Shares rose momentarily — to a high of $18.53 — before closing at $15.15, just a notch above where they began.

But despite the stock’s disappointing performance, other women in retail and technology lauded the company’s efforts.

Just 3 percent of American companies overall that went public from 1996 to 2013 were led by women, according to research by professors at the University of California at Davis. The figure, analysts say, is even lower in the male-dominated tech industry. (The last female-led tech firm to go public was BlackLine, a Los Angeles-based accounting software company, that debuted on the Nasdaq in October 2016.)

“This is an extremely important IPO, not just because Stitch Fix has created an innovative business model that utilizes data, but also because it shows girls and women that they can be the CEO of a public company,” said Jennifer Hyman, co-founder and chief executive of online clothing site Rent the Runway. (Hyman, incidentally, also started her company as a student at Harvard Business School, two years before Lake founded StitchFix.)

Stitch Fix has grown rapidly, thanks in part to $44 million in venture capital funding. The company has more than 2 million clients, and last year, it logged $1 billion in revenue, a 34 percent increase from the year before, according to regulatory filings. The company now carries more than 1,000 brands, including Toms, Theory and Kate Spade New York.

But, analysts say, growth is slowing and attracting new customers has become increasingly difficult — and costly — for Stitch Fix. The company, which was profitable in 2015 and 2016, posted a loss of $594,000 in the most recent fiscal year, as its expenses rose.

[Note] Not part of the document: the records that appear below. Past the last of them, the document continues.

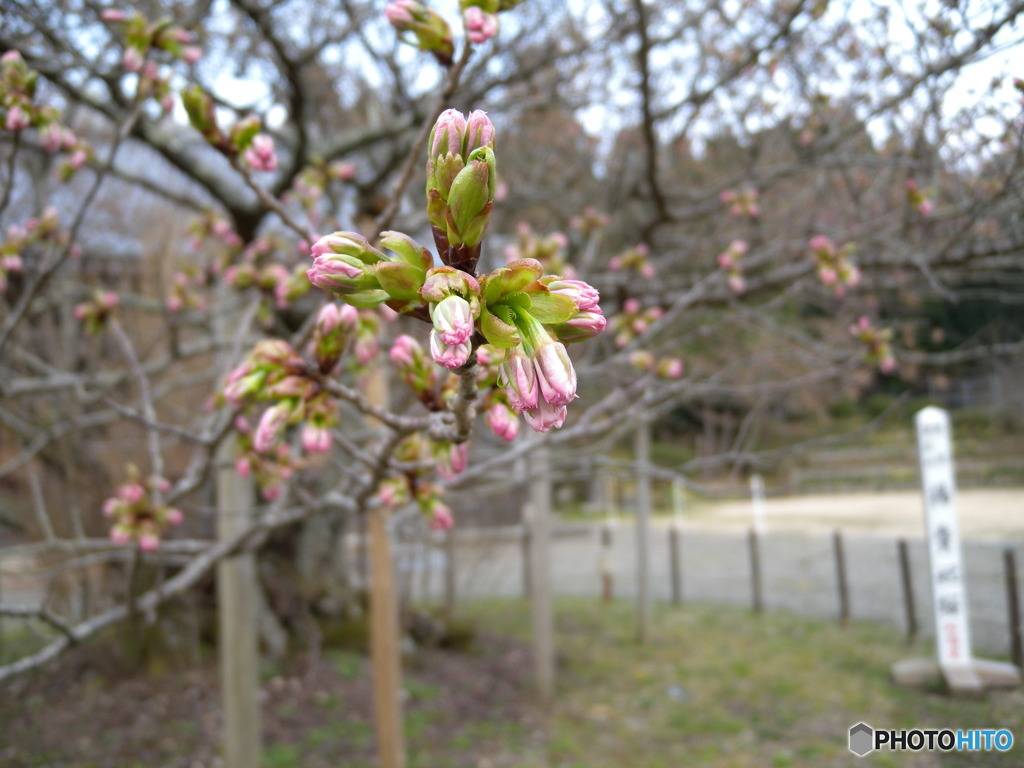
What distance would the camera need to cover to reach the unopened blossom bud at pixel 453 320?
581mm

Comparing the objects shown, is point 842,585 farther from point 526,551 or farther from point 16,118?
point 16,118

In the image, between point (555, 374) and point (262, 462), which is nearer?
point (555, 374)

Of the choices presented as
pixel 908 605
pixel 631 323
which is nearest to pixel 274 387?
pixel 631 323

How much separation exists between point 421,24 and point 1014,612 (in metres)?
3.70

“The easy apples are picked — they’ve got 2.4 million clients — but where do you go from here?” said Kathleen Smith, a co-founder of Renaissance Capital, an investment management firm that specializes in IPOs. “The real test for Stitch Fix is going to be in delivering 20 percent growth and improved profit margins.”

She added that investors are particularly wary following disappointing stock market debuts by Blue Apron and Snap — other similarly lauded Internet start-ups — that failed to live up to investors’ hopes. Shares of Snap are down more than 50 percent since its March IPO, while Blue Apron’s stock is down nearly 70 percent following its June debut. (The overall stock market, meanwhile, continues to cruise to record highs.)

Stitch Fix also faces growing competition from Nordstrom’s Trunk Club, as well as Amazon, which is testing a similar service (Jeffrey P. Bezos, the founder and chief executive of Amazon, owns The Washington Post).

“Under [Lake’s] lead, this company has done very well,” Smith said. “But she still has to cross to the other side — and so far, the stock is barely holding on to its IPO price.”